2 . The method of claim 1 , wherein R 1 is —(CH 2 )aY or —CH═CH—(CH 2 ) p Y.
3 . The method of claim 2 , wherein Y is selected from —SO 3 H, —SO 3 − .X + , —SO 3 R 3 .
4 . The method of claim 2 , wherein R 3 is selected from methyl and ethyl.
5 . The method of claim 1 , wherein R 9 and R 9′ , are, independently, a substituted or unsubstituted alkylsulfonyloxy group, a substituted or unsubstituted arylsulfonyloxy group, a substituted or unsubstituted alkylcarbonyloxy group or a substituted or unsubstituted arylcarbonyloxy group.
6 . The method of claim 1 , wherein R 2 is selected from methylcarbonyl, phenylsulfonyl, 4-methylphenylsulfonyl, benzylsulfonyl, benzyl and phenyl.
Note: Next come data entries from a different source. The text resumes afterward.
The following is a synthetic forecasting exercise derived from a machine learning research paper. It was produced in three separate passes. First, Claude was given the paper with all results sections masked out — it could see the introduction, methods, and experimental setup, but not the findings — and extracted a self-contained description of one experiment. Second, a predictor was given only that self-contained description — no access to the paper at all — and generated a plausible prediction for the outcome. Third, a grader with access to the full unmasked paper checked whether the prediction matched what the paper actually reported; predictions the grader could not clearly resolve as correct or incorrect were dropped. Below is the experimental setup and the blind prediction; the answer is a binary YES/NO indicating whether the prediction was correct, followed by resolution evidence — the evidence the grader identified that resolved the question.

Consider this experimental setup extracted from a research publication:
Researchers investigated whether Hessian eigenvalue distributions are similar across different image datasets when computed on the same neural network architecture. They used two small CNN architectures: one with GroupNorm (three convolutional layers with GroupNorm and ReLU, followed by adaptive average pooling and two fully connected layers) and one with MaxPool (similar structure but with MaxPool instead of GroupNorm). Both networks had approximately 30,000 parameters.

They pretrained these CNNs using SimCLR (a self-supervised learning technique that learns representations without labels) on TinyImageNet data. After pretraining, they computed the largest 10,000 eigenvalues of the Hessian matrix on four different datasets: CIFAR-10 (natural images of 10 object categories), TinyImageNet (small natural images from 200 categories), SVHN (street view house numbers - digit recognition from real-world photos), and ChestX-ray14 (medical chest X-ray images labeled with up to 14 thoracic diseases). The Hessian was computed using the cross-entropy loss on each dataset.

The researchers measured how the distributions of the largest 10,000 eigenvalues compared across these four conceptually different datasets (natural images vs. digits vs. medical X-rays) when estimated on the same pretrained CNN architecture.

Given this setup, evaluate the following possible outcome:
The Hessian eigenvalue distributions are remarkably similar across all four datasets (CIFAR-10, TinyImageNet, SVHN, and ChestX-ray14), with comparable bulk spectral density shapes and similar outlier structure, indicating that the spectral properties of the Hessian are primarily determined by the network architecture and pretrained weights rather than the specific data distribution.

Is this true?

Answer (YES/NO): YES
7 . The method of claim 1 , wherein the compound of Formula (I) is selected from the group consisting of:
5-hydroxy-2-{[(4-methylphenyl)sulfonyl]oxy}benzenesulfonic acid: 2-hydroxy-5-{[(4-methylphenyl)sulfonyl]oxy}benzenesulfonic acid; 2,5-bis {[(4-methylphenyl)sulfonyl]oxy}benzenesulfonic acid; 2-(acetyloxy)-5-hydroxybenzenesulfonic acid; 5-(acetyloxy)-2-hydroxybenzenesulfonic acid; 2,5-bis(acetyloxy)benzenesulfonic acid; 5-hydroxy-2-{[(4-methylphenyl)sulfonyl]oxy}benzenehomosulfonic acid; 2-hydroxy-5-{[(4-methylphenyl)sulfonyl]oxy}benzenehomosulfonic acid; 2,5-bis {[(4-methylphenyl)sulfonyl]oxy}benzenehomosulfonic acid; 2-(acetyloxy)-5-hydroxybenzenehomosulfonic acid; 5-(acetyloxy)-2-hydroxybenzenehomosulfonic acid; 2,5-bis(acetyloxy)benzenehomosulfonic acid; 5-hydroxy-2-{[(4-methylphenyl)sulfonyl]oxy}benzoic acid; 2-hydroxy-5-{[(4-methylphenyl)sulfonyl]oxy} benzoic acid; 2,5-bis{[(4-methylphenyl)sulfonyl]oxy}benzoic acid; 2-(acetyloxy)-5-hydroxybenzoic acid; 5-(acetyloxy)-2-hydroxybenzoic acid; 2,5-bis(acetyloxy)benzoic acid; 5-hydroxy-2-{[(4-methylphenyl)sulfonyl]oxy}homobenzoic acid; 2-hydroxy-5-{[(4-methylphenyl)sulfonyl]oxy}homobenzoic acid; 2,5-bis{[(4-methylphenyl)sulfonyl]oxy}homobenzoic acid; 2-(acetyloxy)-5-hydroxyhomobenzoic acid; 5-(acetyloxy)-2-hydroxyhomobenzoic acid; 2,5-bis(acetyloxy) homobenzoic acid; 3-(2,5-dihydroxyphenyl)-2-propenoic acid (2,5-dihydroxycinnamic acid); 3-(5-hydroxy-2-{[(4-methylphenyl)sulfonyl]oxy}phenyl)-2-propenoic acid; 3-(2-hydroxy-5-{[(4-methylphenyl)sulfonyl]oxy}phenyl)-2-propenoic acid; 3-(2,5-bis{[(4-methylphenyl)sulfonyl]oxy}phenyl)-2-propenoic acid; 3-(2-(acetyloxy)-5-hydroxyphenyl)-2-propenioc acid; 3-(5-(acetyloxy)-2-hydroxyphenyl)-2-propenoic acid; 3-(2,5-bis(acetyloxy)phenyl)-2-propenoic acid; 3-(2-(benzyloxy)-5-hydroxyphenyl)-2-propenoic acid; 3-(5-(benzyloxy)-2-hydroxyphenyl)-2-propenoic acid; 3-(2,5-bis(benzyloxy)phenyl)-2-propenoic acid; and pharmaceutically acceptable salts, solvates and prodrugs thereof.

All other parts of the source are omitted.